Some ETF issuers are not only investing in AI, but are instead investing with AI.
Utilizing machine learnings, AI-driven strategies can adapt to market environments better than human managers.
Notably, using AI in the investment space is not a new thing. Hedge funds have long been using deep learning engines to analyze market data and separate the signals from the noise to identify investment opportunities, Francis Oh, CEO of Qraft Technologies, said during VettaFi’s AI Symposium on August 30.
Oh said ETF issuers like Qraft Technologies and Kaiju are utilizing AI to duplicate the human portfolio managers investment and decision making processes.
The additional benefit of AI, however, is the lack of emotional bias.
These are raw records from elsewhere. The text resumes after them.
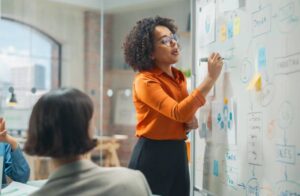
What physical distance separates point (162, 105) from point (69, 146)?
2.48 feet

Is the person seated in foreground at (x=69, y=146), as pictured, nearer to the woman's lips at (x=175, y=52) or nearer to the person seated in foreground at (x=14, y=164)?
the woman's lips at (x=175, y=52)

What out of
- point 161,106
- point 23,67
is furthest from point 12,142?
point 23,67

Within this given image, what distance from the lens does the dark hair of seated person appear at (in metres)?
1.05

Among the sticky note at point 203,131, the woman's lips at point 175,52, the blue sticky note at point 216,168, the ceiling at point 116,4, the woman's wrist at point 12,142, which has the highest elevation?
the ceiling at point 116,4

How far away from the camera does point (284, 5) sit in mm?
1458

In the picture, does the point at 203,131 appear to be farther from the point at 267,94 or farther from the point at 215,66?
the point at 267,94

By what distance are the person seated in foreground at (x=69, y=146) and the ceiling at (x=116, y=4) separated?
5.34 meters

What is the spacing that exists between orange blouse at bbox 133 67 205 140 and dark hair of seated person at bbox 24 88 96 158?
707mm

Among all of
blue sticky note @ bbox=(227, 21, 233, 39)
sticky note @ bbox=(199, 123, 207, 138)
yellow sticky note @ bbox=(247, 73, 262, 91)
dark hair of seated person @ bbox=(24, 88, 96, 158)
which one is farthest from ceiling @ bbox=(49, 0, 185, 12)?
dark hair of seated person @ bbox=(24, 88, 96, 158)

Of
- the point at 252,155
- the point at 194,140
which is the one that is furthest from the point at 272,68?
the point at 194,140

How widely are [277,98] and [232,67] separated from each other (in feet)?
1.33

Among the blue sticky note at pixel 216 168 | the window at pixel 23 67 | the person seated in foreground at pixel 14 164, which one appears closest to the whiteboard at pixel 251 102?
the blue sticky note at pixel 216 168

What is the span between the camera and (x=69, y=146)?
1.06 metres

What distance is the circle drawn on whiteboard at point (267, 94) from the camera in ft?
5.05
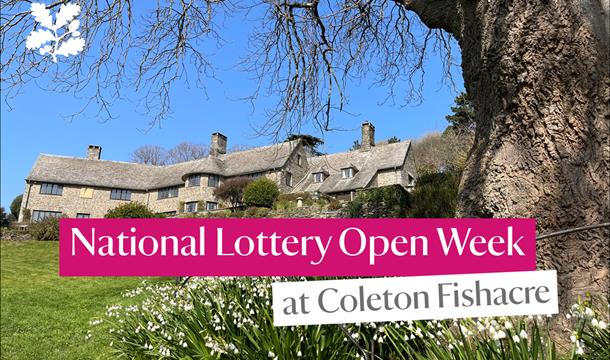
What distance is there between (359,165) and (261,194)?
399 inches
AI is able to make methodical, calculated decisions without being influenced by emotion. AI uses a data-driven approach to enhance returns, limiting human behavioral mistakes, Oh said.
“We all know that emotional biases can be one of the performance draggers in the long term,” Oh said.
Importantly, AI gets smarter over time. Oh cited ChatGPT as an example of AI’s continued advancement.
When ChatGPT was first introduced a couple years ago, its uses were limited and it was riddled with errors. However, by 2023, ChatGPT has become advanced enough to have many real-life applications and uses.
“Similar cases can be [seen]in the AI models in the financial markets as well,” Oh said.
There are two ways in which AI will get smarter over time. As new data becomes available, AI models will process the data and learn from it. Additionally, the tremendous advancements in technology will continue to advance AI and enhance its accuracy in stock prediction in financial markets.